Mirjana Markovi´c würde sich über eine Arbeitszeitverkürzung hingegen freuen. Auch etwas mehr Geld wäre für sie ein Zeichen für mehr Wertschätzung. Seit 19 Jahren arbeitet die gebürtige Serbin und ausgebildete Altenfachbetreuerin für die Caritas Socialis in der Hauskrankenpflege. Sieben bis acht Klienten besucht sie täglich in Wien, sie wechselt Inkontinenzprodukte, versorgt auf alten Couches Wunden und sammelt nebenbei biografische Informationen, um den alten Menschen etwas näher zu sein. 1900 Euro netto bekommt sie dafür -drei bis fünf Abenddienste pro Woche inklusive. Ihre Schwester verdient nach einem Jahr als Reinigungskraft in einem Krankenhaus genauso viel.

Mobil versus stationär

Markovi´c findet das nicht fair. Aber berufen fühlt sie sich trotzdem für ihren Beruf. "Man braucht Liebe, Geduld und einen guten Magen -nicht nur aus Selbstschutz, sondern auch zum Schutz der Klienten", betont sie. Ob ein Praktikant aus Überzeugung mobile Pflege wähle oder vom AMS dazu gedrängt worden sei, merke sie recht bald. Aber auch viele Kolleginnen aus dem stationären Bereich können sich nicht vorstellen, allein und ohne Team in fremden, womöglich schmutzigen Wohnungen Personen zu betreuen. Sie hingegen schätzt es, flexibler zu sein und sich nicht um 20 Menschen, sondern nur um einen zu kümmern. Nur mit den Angehörigen sei es oft nicht leicht. Konflikte mit ihnen gehörten zu den größten Nachteilen der mobilen Pflege.
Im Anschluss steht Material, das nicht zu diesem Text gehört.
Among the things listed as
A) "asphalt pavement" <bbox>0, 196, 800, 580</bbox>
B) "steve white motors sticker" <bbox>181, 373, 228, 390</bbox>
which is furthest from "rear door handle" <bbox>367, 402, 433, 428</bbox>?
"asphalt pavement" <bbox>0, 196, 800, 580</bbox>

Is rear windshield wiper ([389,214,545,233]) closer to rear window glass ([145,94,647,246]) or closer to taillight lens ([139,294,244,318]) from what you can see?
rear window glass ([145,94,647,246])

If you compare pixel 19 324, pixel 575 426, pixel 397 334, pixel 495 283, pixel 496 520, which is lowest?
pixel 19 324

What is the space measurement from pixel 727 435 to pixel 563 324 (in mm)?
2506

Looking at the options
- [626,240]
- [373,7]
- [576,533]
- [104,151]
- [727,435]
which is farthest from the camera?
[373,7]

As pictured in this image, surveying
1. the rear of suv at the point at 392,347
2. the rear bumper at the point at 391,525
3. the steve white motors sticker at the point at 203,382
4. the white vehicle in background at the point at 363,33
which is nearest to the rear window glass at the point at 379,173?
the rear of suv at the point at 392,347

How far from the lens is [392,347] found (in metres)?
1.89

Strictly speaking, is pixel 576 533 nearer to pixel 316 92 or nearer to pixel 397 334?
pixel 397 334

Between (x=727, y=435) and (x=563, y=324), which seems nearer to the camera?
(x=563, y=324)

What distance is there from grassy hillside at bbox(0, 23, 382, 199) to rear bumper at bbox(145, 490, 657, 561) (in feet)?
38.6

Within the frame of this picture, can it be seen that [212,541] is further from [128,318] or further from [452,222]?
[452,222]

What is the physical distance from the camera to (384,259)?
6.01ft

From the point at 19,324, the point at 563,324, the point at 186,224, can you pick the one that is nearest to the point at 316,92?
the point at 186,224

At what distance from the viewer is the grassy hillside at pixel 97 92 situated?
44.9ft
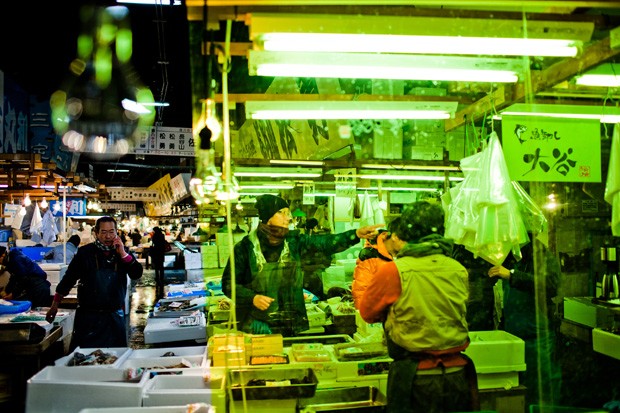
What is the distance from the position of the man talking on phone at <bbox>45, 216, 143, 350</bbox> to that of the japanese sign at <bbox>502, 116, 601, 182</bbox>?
503 cm

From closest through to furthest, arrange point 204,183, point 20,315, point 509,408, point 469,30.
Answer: point 204,183, point 469,30, point 509,408, point 20,315

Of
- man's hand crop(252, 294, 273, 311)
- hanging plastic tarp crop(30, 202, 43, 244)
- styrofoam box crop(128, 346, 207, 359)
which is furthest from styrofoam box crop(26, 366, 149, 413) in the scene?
hanging plastic tarp crop(30, 202, 43, 244)

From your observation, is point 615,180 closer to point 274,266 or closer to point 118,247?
point 274,266

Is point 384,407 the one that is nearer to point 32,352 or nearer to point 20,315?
point 32,352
Bei Martina F. gab es gottlob keine solchen Probleme. Gleich nach der Entlassung ihres Vaters aus dem Spital wurde sie von einer Mitarbeiterin des mobilen Palliativteams unterstützt. Gemeinsam mit ihr und zwei Tanten begleitete sie den Vater drei Wochen lang rund um die Uhr, bis zu seinem Tod. Zwei Tage zuvor langte noch ein Schreiben ein: Im Pflegeheim sei gerade ein Platz frei geworden.